> TASK GOAL
Print every entry again exactly, with no pictures.

> AVAILABLE DATA
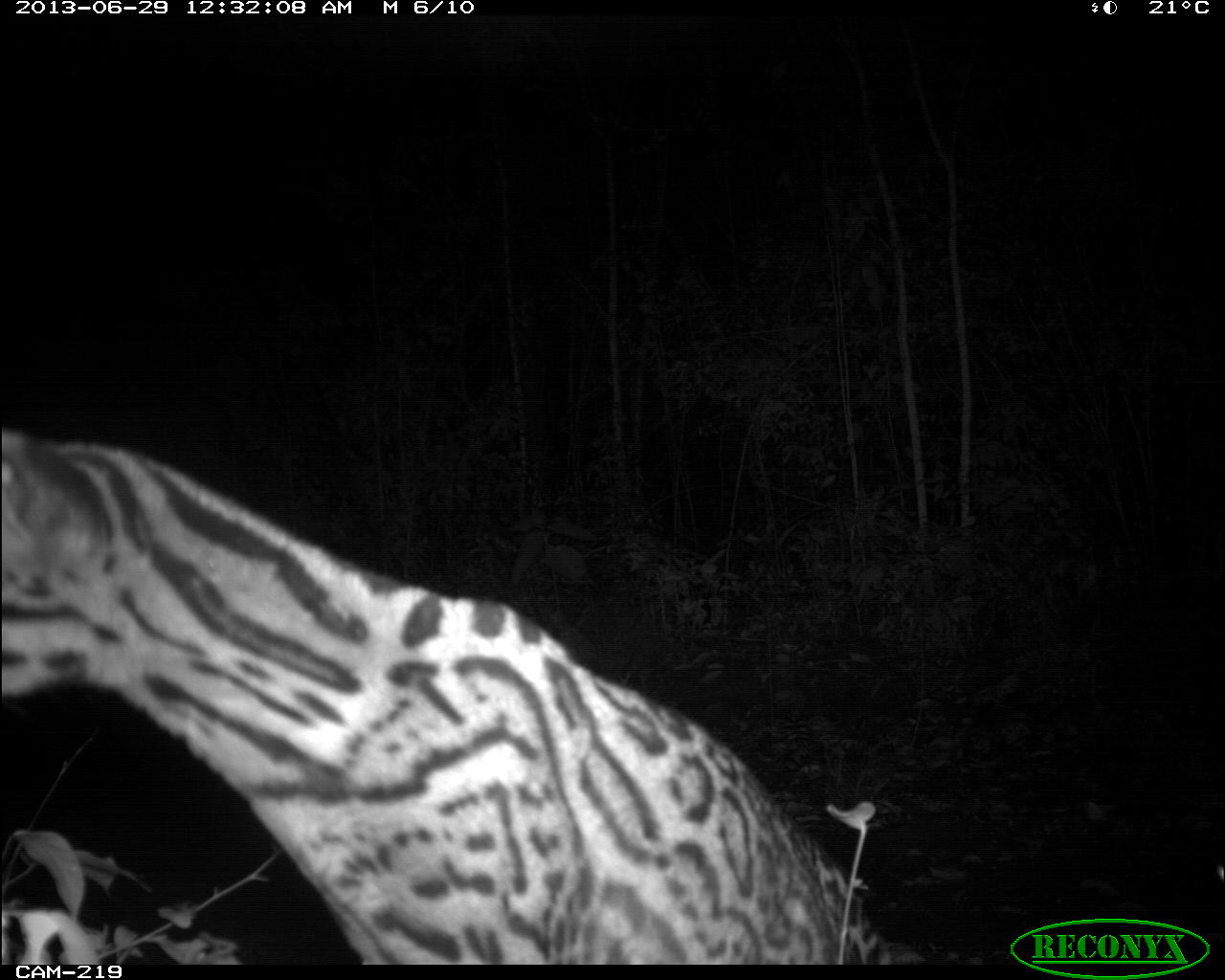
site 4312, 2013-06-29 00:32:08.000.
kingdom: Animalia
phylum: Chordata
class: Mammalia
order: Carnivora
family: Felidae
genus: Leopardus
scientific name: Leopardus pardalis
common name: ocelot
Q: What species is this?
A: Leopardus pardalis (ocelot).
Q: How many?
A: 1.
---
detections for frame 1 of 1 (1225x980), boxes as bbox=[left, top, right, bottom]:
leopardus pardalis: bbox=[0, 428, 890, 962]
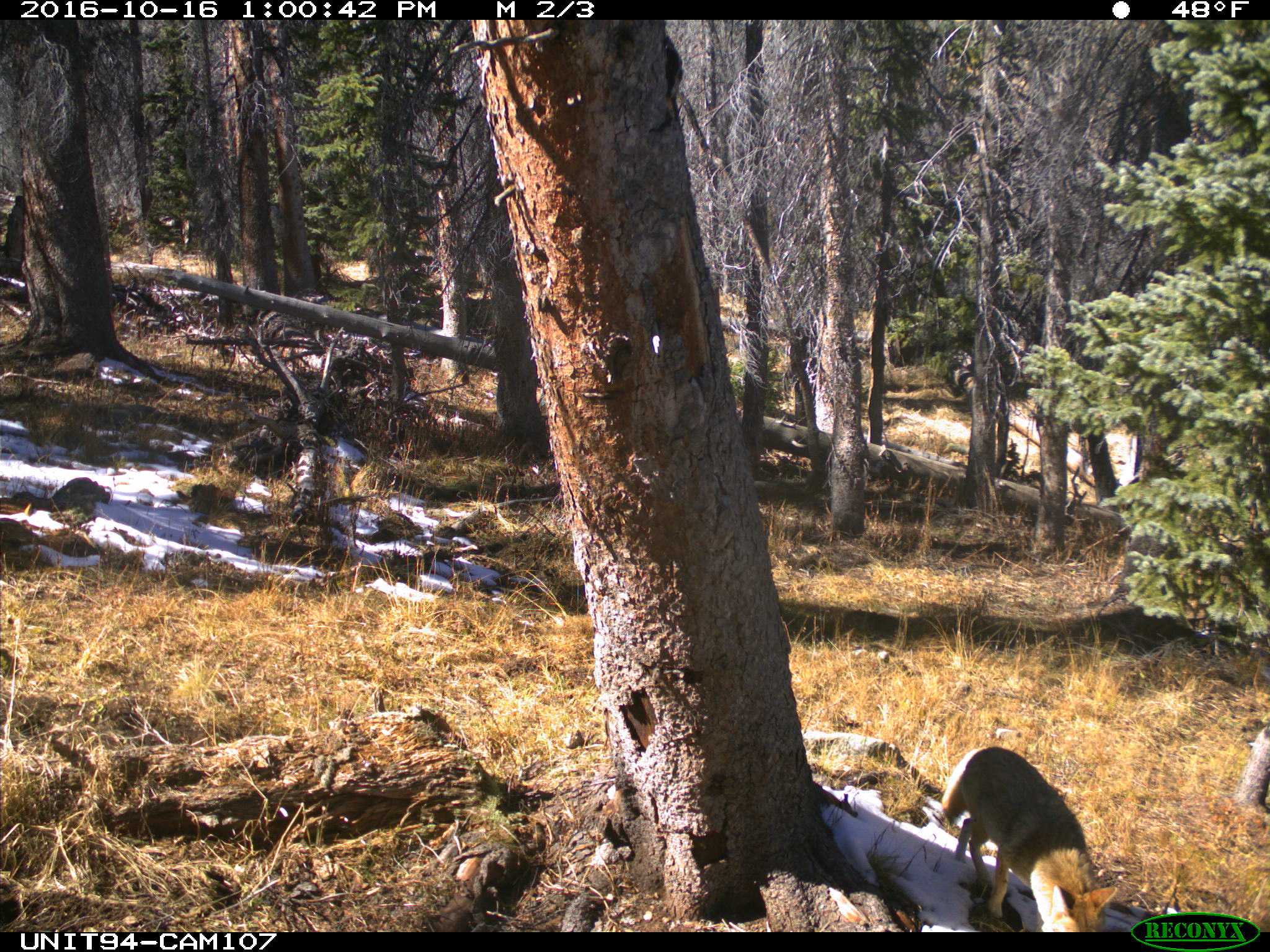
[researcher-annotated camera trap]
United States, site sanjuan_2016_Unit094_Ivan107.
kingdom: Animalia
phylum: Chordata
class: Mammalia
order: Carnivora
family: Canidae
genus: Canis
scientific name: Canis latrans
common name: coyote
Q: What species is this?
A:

> EXERCISE SOLUTION
site 4312, 2013-06-29 00:32:08.000.
kingdom: Animalia
phylum: Chordata
class: Mammalia
order: Carnivora
family: Felidae
genus: Leopardus
scientific name: Leopardus pardalis
common name: ocelot
Q: What species is this?
A: Leopardus pardalis (ocelot).
Q: How many?
A: 1.
---
detections for frame 1 of 1 (1225x980), boxes as bbox=[left, top, right, bottom]:
leopardus pardalis: bbox=[0, 428, 890, 962]
[researcher-annotated camera trap]
United States, site sanjuan_2016_Unit094_Ivan107.
kingdom: Animalia
phylum: Chordata
class: Mammalia
order: Carnivora
family: Canidae
genus: Canis
scientific name: Canis latrans
common name: coyote
Q: What species is this?
A:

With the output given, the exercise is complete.